There’s an organizing blog that I love to read. It’s been doing wonders for motivating me to get our house more organized. This week, an organizing challenge was involved – cleaning up a drawer in 15 minutes. I can do 15 minutes! It also happens to be the length of a Curious George episode, which added extra incentive to work quickly. (Curious George = uninterrupted organizing)

Unfortunately, it took me a little longer than 15 minutes, because this drawer was OUT OF CONTROL. It became my junk drawer when Kaylia was born. I just did not have time to deal with junk and a newborn, so this is where I shoved everything. It got so bad that I didn’t want to deal with it.

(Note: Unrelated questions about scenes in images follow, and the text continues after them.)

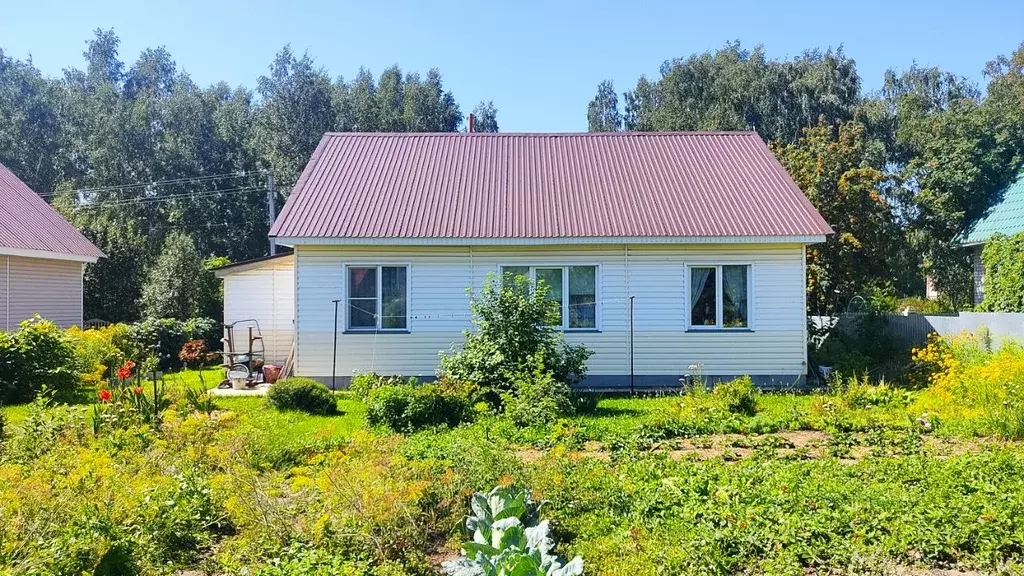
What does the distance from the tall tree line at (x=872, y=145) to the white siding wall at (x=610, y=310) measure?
724 cm

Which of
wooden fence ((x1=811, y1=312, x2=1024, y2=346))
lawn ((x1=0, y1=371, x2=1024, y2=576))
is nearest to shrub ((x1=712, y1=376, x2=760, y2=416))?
lawn ((x1=0, y1=371, x2=1024, y2=576))

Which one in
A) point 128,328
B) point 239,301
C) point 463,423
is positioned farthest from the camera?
point 128,328

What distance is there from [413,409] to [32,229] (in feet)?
51.1

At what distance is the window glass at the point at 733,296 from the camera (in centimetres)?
1447

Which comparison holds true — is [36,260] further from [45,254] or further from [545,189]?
[545,189]

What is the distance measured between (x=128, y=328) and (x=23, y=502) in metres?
14.6

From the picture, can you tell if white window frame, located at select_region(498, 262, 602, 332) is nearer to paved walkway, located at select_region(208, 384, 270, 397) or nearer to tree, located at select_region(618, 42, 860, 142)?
paved walkway, located at select_region(208, 384, 270, 397)

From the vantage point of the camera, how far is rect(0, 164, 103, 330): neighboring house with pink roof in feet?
58.6

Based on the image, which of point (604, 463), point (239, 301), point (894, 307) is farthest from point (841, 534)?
point (894, 307)

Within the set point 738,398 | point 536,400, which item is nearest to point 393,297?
point 536,400

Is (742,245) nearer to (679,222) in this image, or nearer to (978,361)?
(679,222)

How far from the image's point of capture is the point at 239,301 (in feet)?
55.6

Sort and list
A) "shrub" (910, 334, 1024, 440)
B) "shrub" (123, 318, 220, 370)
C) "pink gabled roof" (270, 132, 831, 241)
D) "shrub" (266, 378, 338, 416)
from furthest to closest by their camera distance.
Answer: "shrub" (123, 318, 220, 370)
"pink gabled roof" (270, 132, 831, 241)
"shrub" (266, 378, 338, 416)
"shrub" (910, 334, 1024, 440)

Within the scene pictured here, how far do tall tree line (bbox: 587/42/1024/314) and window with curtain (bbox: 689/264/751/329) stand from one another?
23.9 ft
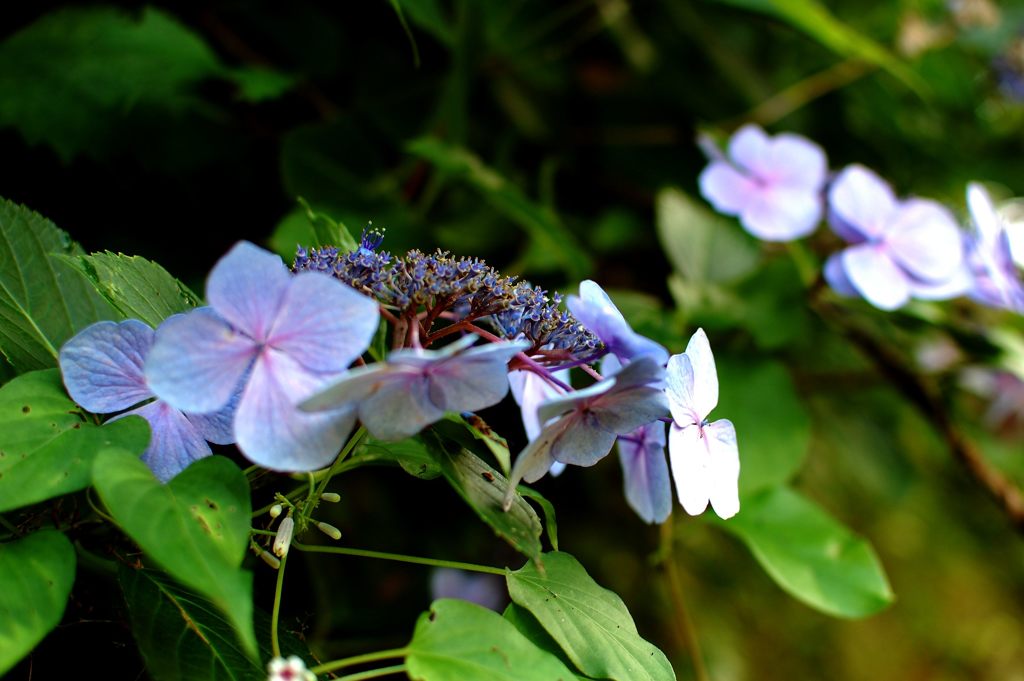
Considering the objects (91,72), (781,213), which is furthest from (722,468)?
(91,72)

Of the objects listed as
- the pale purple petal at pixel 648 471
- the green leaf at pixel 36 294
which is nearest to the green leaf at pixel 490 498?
the pale purple petal at pixel 648 471

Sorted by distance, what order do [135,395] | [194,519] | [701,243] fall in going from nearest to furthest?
[194,519]
[135,395]
[701,243]

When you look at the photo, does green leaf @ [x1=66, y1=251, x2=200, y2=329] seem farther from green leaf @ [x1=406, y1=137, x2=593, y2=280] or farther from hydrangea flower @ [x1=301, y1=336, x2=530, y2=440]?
green leaf @ [x1=406, y1=137, x2=593, y2=280]

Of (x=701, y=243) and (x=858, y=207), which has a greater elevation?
(x=858, y=207)

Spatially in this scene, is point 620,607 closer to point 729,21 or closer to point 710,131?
point 710,131

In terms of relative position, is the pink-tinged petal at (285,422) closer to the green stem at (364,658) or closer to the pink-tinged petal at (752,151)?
the green stem at (364,658)

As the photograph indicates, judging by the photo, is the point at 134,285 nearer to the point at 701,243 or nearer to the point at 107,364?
the point at 107,364
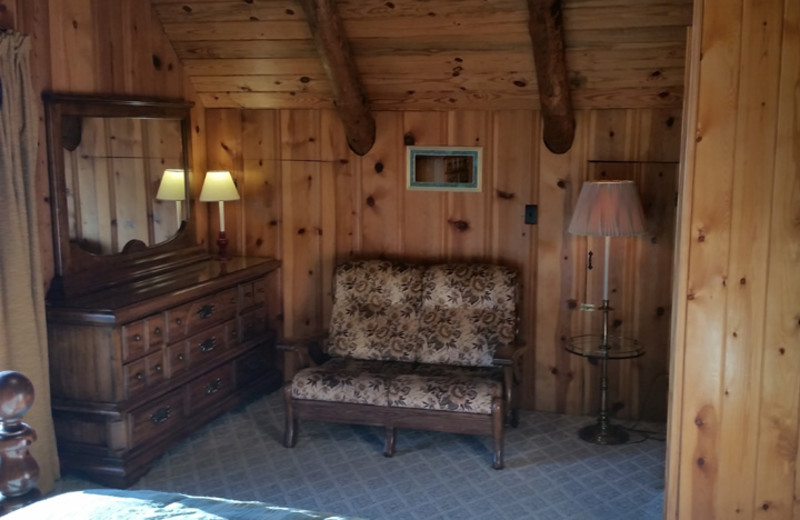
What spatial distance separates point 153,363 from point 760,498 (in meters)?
2.64

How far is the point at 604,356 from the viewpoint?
4.15 metres

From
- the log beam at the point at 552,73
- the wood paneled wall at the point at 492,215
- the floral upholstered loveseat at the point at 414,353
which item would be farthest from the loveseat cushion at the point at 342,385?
the log beam at the point at 552,73

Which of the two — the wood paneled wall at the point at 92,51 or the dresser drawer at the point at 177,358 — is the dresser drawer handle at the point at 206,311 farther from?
the wood paneled wall at the point at 92,51

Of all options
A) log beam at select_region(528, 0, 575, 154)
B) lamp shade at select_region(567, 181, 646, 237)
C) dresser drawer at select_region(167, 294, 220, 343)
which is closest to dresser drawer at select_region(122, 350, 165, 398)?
dresser drawer at select_region(167, 294, 220, 343)

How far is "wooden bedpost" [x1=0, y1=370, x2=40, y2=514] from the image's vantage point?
5.97 ft

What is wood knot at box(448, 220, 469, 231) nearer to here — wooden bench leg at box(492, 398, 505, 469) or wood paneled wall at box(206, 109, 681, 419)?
wood paneled wall at box(206, 109, 681, 419)

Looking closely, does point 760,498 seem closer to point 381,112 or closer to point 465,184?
point 465,184

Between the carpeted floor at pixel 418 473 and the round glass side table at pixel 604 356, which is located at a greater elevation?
the round glass side table at pixel 604 356

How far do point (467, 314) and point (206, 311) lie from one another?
140 cm

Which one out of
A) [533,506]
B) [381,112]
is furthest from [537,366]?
[381,112]

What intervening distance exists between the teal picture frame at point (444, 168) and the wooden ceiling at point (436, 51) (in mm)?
248

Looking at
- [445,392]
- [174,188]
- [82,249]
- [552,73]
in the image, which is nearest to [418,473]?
[445,392]

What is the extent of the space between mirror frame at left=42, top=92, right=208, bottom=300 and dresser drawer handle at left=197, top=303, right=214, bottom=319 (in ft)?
1.11

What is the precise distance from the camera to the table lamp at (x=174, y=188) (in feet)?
15.0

It got so bad that I’m actually embarrassed to be posting a picture of it:

However, a really horrible “Before” picture does make the “After” picture that much more impressive:

I kind of feel like I could take on the world…

What makes me especially happy is that although I would love to go out and buy pretty dividers and containers and other organizing paraphernalia, I conquered this drawer without buying anything new. (Being two hours away from civilization does have some perks…We’re not going into the city until next week, so I had to get creative, and figure out a way to make it work with what I had in the house!)

If you like organizing, and you want to check out some good stuff, go to:  I Heart Organizing

I Used to Think I Was Awesome at Multi-Tasking

I used to pride myself in the fact that I was a multi-tasking kind of person who could do everything important at the same time.

I would get so frustrated with Ben because he’d be getting supper ready, but just make one thing at a time, and seem to forget about the rest, whereas I would obviously have done everything perfectly and had my meat, potatoes and vegetables ready at exactly the same time. Obviously. I would also have kept the laundry going and kept our girls blissfully entertained. Because I’m so perfect. Or something.

But just a little while ago, I read that it is actually impossible for a person to do more than one thing at the same time. You are only able to think about one thing at a time. You can quickly switch back and forth between things that you are focusing on, and do little bits of each thing, but you cannot do them at the same time.

So if you’re watching a movie while folding the laundry, you will focus a little on the laundry, then focus on the movie for a little while, then switch your focus back to your laundry.

Multi-tasking means that your attention is not fully on either thing that you are trying to accomplish.

Which is why I constantly burn pancakes.

I try to be all multi-tasking about breakfast, and get all the other food going while I’m making pancakes, and I always wreck the pancakes.

Ben makes perfect pancakes. He focuses on one thing, and doesn’t fly around the kitchen, trying to do a million things at the same time. If you want pancakes or anything else cooked on the stove, like stir-fry, you want Ben to make it. I can get away with my “multi-tasking” in slower cooking situations, but anything made on a stove-top brings the truth to light – I’m not able to pay attention to everything at the same time.

As I’ve been thinking about this, I’ve been wondering if it wouldn’t be better for me to ditch the idea that multi-tasking is the ultimate goal in life. Fold the laundry quick, then enjoy the movie. Do something well, do it fast, move on to the next thing, be fully present.

I realize that sometimes, this is not possible. Sometimes multi-tasking is necessary. But when I can, I want to be more focused. Reading a book to Kaylia while checking email shouldn’t happen. Not like I do that often…just once…. And phone conversations can just be conversations. The person on the line can totally tell if you’re not completely listening.